Given instruction:
Which lines in the items below contain the string "stem", with case counting? Copy each of those lines.

========

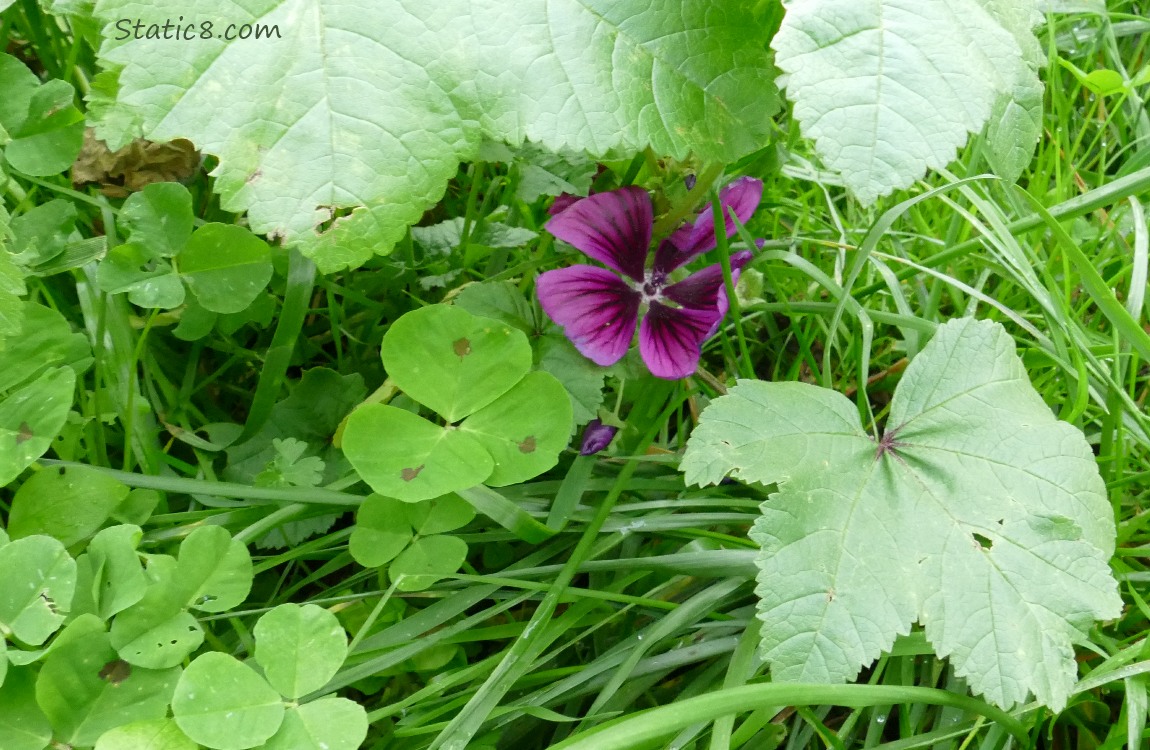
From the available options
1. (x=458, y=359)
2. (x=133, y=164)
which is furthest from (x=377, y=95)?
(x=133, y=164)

========

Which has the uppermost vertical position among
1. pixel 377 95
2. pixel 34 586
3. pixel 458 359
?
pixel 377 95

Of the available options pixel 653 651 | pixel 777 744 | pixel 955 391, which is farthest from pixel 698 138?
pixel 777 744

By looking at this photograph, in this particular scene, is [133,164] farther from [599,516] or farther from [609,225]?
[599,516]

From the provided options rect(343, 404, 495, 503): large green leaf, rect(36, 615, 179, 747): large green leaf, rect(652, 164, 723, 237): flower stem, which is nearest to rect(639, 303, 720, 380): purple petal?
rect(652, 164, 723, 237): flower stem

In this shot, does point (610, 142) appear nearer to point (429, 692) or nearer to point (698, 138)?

========

Response for this exercise:
From the provided options rect(343, 404, 495, 503): large green leaf, rect(36, 615, 179, 747): large green leaf, rect(652, 164, 723, 237): flower stem, which is nearest to rect(639, 303, 720, 380): purple petal?
rect(652, 164, 723, 237): flower stem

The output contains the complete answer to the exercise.